On the plains below, fuel and munitions continued to erupt. It didn’t make Huber feel much better to realize that the destruction would’ve been just as bad if those rockets had landed on Task Force Huber instead of going off in their racks.
It was an hour short of full darkness, but stars showed around the eastern horizon; stars, and perhaps one or more of the planet’s seven small moons. Sunset silhouetted the three grain elevators a kilometer to the west where monorail lines merged at a railhead. Timers had turned on the mercury vapor lights attached to the service catwalks as the task force arrived, but there was no sign of life in the huge structures or the houses at their base.
“Suppose we oughta do a little reconnaissance by fire, El-Tee?” Deseau said hopefully. He patted his tribarrel’s receiver.

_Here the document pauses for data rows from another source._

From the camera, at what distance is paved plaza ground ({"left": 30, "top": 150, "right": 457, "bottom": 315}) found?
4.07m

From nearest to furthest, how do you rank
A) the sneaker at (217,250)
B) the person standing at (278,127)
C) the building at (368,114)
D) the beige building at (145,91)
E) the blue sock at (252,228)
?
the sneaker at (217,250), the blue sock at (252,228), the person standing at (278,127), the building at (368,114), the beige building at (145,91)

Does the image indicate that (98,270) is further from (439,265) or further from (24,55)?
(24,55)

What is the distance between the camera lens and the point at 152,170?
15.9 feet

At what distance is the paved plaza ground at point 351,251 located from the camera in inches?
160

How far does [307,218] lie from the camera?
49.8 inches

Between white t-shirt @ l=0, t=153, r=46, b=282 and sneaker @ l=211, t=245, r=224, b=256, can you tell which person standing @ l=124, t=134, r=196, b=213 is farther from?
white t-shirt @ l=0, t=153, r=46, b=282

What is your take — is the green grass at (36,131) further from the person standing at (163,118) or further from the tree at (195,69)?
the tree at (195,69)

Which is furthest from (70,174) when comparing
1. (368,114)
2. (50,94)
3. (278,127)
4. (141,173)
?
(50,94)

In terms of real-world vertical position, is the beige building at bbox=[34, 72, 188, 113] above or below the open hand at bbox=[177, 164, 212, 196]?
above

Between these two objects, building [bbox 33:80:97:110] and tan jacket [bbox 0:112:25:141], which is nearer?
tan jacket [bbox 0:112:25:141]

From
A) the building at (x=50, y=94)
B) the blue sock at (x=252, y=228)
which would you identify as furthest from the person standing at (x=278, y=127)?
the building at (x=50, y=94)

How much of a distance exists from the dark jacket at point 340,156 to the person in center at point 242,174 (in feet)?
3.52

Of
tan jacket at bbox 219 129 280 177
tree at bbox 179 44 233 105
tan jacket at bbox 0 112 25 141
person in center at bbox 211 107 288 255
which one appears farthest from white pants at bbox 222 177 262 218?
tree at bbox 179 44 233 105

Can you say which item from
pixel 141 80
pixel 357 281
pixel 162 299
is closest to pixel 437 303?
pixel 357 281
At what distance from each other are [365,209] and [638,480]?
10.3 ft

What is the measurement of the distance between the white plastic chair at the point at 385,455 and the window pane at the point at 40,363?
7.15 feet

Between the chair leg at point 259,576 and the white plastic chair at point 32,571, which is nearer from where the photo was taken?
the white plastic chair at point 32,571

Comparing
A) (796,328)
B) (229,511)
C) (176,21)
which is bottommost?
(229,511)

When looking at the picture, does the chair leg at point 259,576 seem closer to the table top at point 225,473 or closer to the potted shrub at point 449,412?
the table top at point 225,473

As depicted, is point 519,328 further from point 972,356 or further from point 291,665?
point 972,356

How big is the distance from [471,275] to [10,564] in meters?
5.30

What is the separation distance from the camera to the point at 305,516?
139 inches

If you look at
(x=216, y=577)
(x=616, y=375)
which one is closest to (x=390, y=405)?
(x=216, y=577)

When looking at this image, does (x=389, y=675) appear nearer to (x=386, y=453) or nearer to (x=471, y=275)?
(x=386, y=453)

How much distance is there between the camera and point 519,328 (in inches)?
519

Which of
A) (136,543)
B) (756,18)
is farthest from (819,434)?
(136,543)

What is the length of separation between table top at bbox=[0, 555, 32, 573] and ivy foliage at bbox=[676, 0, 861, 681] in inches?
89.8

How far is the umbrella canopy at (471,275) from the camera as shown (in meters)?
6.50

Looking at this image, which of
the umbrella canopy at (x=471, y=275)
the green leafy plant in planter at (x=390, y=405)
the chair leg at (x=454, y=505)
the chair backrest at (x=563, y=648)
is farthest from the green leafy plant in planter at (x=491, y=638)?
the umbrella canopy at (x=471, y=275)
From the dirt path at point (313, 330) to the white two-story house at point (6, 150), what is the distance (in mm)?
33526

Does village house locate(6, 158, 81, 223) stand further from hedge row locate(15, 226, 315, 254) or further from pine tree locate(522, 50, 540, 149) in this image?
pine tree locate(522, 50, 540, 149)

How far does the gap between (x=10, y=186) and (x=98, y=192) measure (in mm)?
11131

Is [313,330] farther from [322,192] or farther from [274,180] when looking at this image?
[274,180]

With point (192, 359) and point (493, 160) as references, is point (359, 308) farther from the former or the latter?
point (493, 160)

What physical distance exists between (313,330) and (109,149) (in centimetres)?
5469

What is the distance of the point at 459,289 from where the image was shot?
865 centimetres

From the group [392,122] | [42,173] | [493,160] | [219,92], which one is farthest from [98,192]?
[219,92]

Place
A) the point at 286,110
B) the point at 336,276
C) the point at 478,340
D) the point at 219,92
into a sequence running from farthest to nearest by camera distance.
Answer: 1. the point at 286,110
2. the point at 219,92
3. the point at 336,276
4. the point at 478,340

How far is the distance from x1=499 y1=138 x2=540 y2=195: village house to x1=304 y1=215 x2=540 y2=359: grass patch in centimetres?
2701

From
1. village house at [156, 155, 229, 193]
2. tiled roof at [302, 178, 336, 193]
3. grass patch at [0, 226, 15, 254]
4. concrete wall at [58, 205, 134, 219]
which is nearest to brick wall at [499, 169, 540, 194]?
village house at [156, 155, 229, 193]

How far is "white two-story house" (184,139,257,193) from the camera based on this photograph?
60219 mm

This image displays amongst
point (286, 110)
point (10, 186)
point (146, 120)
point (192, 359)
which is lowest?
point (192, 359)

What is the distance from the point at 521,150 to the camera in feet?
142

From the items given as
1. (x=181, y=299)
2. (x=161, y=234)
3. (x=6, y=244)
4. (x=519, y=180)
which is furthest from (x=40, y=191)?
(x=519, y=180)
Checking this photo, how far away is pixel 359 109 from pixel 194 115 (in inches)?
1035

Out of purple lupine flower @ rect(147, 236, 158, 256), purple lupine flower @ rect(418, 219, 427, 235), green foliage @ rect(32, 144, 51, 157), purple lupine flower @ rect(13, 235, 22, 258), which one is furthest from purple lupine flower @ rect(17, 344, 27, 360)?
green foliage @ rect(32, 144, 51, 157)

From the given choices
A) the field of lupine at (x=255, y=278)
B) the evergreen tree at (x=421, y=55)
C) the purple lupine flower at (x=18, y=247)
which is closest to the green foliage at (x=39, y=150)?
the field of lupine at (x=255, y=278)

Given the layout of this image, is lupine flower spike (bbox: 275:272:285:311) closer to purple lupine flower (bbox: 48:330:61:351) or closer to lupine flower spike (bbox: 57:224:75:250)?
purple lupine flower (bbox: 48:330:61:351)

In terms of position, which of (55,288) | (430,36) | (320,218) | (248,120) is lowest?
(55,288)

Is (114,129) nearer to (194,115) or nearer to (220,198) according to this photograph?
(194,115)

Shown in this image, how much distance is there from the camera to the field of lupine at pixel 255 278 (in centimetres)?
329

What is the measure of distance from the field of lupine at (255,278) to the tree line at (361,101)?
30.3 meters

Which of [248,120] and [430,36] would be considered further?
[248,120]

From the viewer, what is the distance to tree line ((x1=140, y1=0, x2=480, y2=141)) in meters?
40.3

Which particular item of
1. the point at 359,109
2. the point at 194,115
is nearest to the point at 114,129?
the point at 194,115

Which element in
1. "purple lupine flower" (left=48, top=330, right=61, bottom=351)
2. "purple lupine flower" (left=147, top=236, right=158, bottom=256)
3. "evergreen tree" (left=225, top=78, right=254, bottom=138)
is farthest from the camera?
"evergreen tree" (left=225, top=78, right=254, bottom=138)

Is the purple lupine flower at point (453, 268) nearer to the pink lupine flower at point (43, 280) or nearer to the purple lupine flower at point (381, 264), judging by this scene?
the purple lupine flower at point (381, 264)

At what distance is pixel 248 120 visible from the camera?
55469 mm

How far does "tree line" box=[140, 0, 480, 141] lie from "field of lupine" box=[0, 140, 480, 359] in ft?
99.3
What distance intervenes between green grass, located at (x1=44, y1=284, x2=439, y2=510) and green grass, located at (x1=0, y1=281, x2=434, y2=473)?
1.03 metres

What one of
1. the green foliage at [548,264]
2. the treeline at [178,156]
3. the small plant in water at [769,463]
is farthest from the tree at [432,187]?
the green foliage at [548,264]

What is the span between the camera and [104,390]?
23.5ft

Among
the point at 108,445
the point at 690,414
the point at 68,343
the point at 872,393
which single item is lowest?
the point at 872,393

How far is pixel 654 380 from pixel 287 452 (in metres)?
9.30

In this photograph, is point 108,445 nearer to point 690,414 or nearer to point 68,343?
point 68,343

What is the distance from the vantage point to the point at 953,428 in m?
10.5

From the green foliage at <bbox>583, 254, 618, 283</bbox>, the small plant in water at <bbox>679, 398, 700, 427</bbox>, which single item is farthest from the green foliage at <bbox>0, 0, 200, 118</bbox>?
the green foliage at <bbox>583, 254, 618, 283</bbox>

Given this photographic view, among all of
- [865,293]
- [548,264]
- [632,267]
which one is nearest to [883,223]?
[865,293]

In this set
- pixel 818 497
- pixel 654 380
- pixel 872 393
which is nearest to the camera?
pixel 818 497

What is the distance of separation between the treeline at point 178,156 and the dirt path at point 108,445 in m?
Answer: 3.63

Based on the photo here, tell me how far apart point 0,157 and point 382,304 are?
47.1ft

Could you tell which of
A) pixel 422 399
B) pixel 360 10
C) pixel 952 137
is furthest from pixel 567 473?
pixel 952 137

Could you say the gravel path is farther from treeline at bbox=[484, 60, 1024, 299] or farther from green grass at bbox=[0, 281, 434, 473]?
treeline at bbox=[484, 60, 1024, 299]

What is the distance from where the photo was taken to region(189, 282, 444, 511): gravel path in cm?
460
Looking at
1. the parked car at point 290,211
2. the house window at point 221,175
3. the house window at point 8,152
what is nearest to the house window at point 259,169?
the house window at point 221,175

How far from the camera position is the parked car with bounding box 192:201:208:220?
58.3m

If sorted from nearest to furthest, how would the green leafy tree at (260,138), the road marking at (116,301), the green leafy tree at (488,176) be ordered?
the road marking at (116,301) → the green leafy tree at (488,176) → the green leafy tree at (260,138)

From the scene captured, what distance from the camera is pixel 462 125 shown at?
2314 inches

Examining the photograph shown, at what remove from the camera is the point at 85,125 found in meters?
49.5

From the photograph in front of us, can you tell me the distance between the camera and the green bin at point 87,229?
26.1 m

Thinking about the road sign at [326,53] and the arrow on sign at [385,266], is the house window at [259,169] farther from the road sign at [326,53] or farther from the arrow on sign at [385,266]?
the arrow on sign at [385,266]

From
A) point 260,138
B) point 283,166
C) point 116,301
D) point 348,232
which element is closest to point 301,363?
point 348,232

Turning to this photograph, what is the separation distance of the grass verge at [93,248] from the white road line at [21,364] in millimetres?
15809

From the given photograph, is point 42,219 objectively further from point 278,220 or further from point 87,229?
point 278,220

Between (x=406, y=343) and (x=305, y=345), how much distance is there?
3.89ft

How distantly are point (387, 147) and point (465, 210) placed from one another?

Padova and Learoyd slept on the ground beside Fencing Master. They hadn’t strung the tarp, just spread it over the stubble as a ground cloth. The car’s idling drive fans whispered a trooper’s lullaby.
“Do I think you should use up another set of barrels just because you like to see things burn, Frenchie?” Huber said, smiling faintly. “No, I don’t. We’ll have plenty to shoot at for real in a few hours, don’t worry.”